>> Begin INPUT DATA
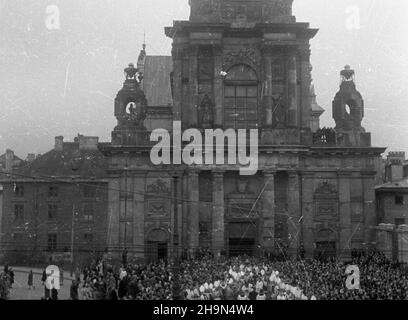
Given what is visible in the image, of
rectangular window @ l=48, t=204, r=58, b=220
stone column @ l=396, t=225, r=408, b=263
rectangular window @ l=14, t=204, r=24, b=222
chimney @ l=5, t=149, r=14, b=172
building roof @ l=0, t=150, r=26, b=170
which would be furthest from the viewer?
chimney @ l=5, t=149, r=14, b=172

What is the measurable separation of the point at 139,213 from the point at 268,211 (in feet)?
A: 24.9

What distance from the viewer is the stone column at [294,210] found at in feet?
123

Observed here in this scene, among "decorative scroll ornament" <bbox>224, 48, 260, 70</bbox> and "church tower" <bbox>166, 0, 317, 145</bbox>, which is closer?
"church tower" <bbox>166, 0, 317, 145</bbox>

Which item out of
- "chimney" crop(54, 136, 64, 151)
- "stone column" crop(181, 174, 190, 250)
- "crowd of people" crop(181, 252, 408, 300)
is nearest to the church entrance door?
"stone column" crop(181, 174, 190, 250)

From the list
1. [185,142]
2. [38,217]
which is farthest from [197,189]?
[38,217]

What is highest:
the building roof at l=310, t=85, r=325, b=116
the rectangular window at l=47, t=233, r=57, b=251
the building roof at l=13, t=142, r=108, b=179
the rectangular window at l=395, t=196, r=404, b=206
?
the building roof at l=310, t=85, r=325, b=116

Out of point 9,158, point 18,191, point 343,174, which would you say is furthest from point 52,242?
point 343,174

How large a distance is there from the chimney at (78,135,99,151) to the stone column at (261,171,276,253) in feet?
102

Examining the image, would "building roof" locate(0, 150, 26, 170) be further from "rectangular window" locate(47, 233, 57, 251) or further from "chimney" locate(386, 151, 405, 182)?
"chimney" locate(386, 151, 405, 182)

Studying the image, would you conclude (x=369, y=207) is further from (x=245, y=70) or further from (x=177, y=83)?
(x=177, y=83)

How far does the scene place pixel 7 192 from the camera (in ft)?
193

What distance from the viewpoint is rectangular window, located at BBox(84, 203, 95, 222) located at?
5941 centimetres

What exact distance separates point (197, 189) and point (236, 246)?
4.12m

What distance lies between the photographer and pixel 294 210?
38125 millimetres
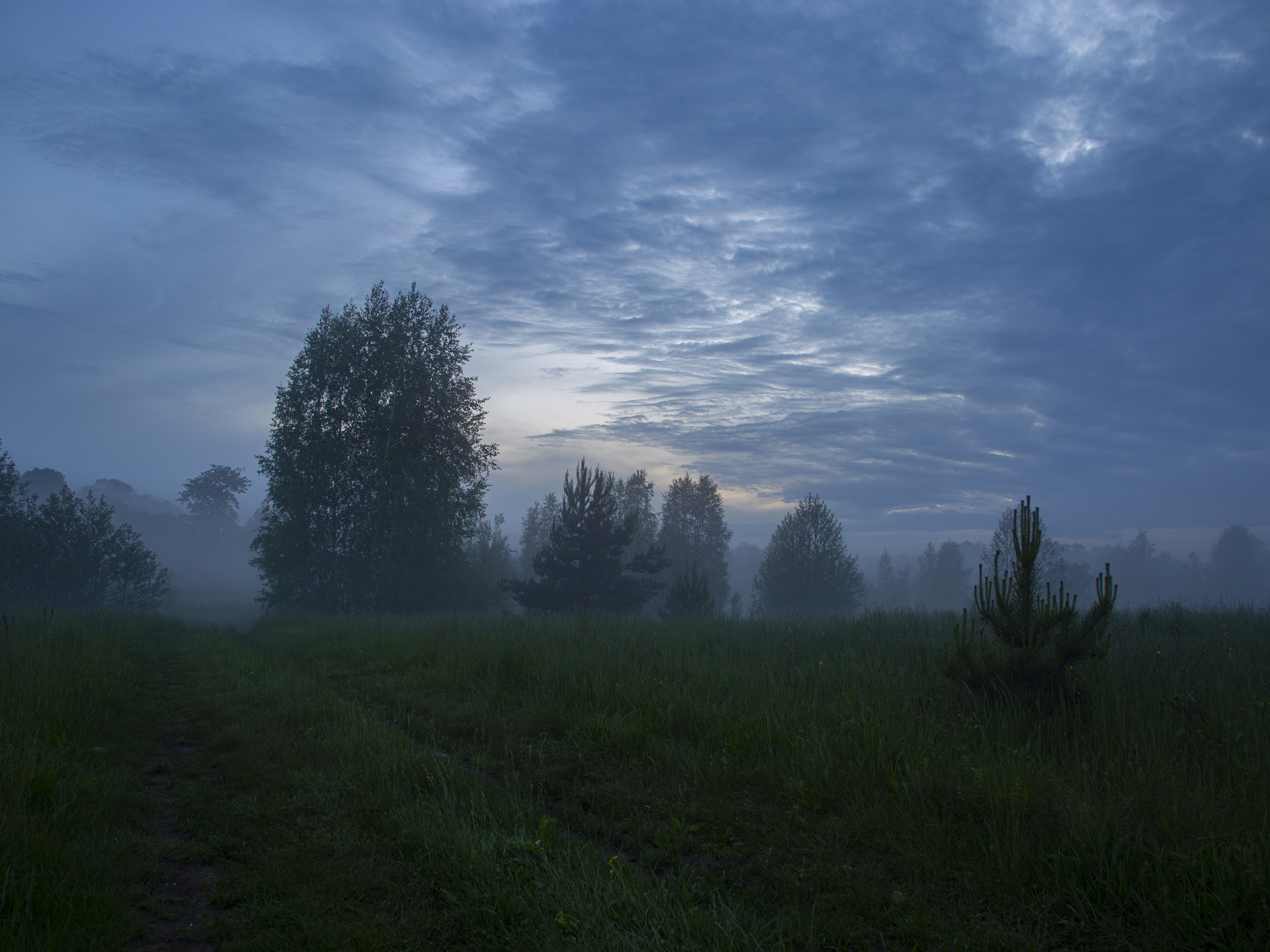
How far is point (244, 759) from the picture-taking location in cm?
538

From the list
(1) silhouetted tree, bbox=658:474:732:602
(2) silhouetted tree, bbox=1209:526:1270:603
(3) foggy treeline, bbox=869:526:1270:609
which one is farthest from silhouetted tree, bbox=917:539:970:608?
(1) silhouetted tree, bbox=658:474:732:602

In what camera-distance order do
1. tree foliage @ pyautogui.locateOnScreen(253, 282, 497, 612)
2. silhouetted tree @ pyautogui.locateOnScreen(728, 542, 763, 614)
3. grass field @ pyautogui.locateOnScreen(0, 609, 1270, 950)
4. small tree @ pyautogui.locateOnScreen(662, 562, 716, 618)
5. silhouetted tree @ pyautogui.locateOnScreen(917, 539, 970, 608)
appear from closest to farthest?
>> End INPUT DATA
GIVEN TASK:
Each record above is to be restated exactly, with its pictures removed from the copy.

EXPECTED ANSWER:
Given what is visible in the image, of
rectangular window @ l=48, t=204, r=58, b=220
stone column @ l=396, t=225, r=408, b=263
rectangular window @ l=14, t=204, r=24, b=222
chimney @ l=5, t=149, r=14, b=172
building roof @ l=0, t=150, r=26, b=170
which would be furthest from the viewer?
chimney @ l=5, t=149, r=14, b=172

What is the measurable separation of the point at 139,213 from the point at 268,211 (in feet)?
A: 24.9

What distance from the viewer is the stone column at [294,210] found at in feet?
123

Observed here in this scene, among "decorative scroll ornament" <bbox>224, 48, 260, 70</bbox> and "church tower" <bbox>166, 0, 317, 145</bbox>, which is closer?
"church tower" <bbox>166, 0, 317, 145</bbox>

Which item out of
- "chimney" crop(54, 136, 64, 151)
- "stone column" crop(181, 174, 190, 250)
- "crowd of people" crop(181, 252, 408, 300)
is nearest to the church entrance door?
"stone column" crop(181, 174, 190, 250)

From the list
1. [185,142]
2. [38,217]
which is farthest from [197,189]?
[38,217]

What is highest:
the building roof at l=310, t=85, r=325, b=116
the rectangular window at l=47, t=233, r=57, b=251
the building roof at l=13, t=142, r=108, b=179
the rectangular window at l=395, t=196, r=404, b=206
?
the building roof at l=310, t=85, r=325, b=116

Out of point 9,158, point 18,191, point 343,174, which would you say is furthest from point 52,242?
point 343,174

How large a distance is there from the chimney at (78,135,99,151) to the stone column at (261,171,276,253) in feet?
102

Examining the image, would "building roof" locate(0, 150, 26, 170) be further from "rectangular window" locate(47, 233, 57, 251) or further from "chimney" locate(386, 151, 405, 182)?
"chimney" locate(386, 151, 405, 182)

Studying the image, would you conclude (x=369, y=207) is further from (x=245, y=70) or further from (x=177, y=83)?
(x=177, y=83)

How far does the scene place pixel 7 192 from the camera (in ft)?
193

What distance from the viewpoint is rectangular window, located at BBox(84, 203, 95, 222) located at?
5941 centimetres

What exact distance separates point (197, 189) and point (236, 246)?
4.12m

What distance lies between the photographer and pixel 294 210?
38125 millimetres
How far is point (244, 759) from the picture-taking location in cm?
538

From the list
(1) silhouetted tree, bbox=658:474:732:602
(2) silhouetted tree, bbox=1209:526:1270:603
(3) foggy treeline, bbox=869:526:1270:609
which one is farthest from silhouetted tree, bbox=917:539:970:608?
(1) silhouetted tree, bbox=658:474:732:602

In what camera-distance order do
1. tree foliage @ pyautogui.locateOnScreen(253, 282, 497, 612)
2. silhouetted tree @ pyautogui.locateOnScreen(728, 542, 763, 614)
3. grass field @ pyautogui.locateOnScreen(0, 609, 1270, 950)
4. small tree @ pyautogui.locateOnScreen(662, 562, 716, 618)
5. silhouetted tree @ pyautogui.locateOnScreen(917, 539, 970, 608)
appear from closest to farthest?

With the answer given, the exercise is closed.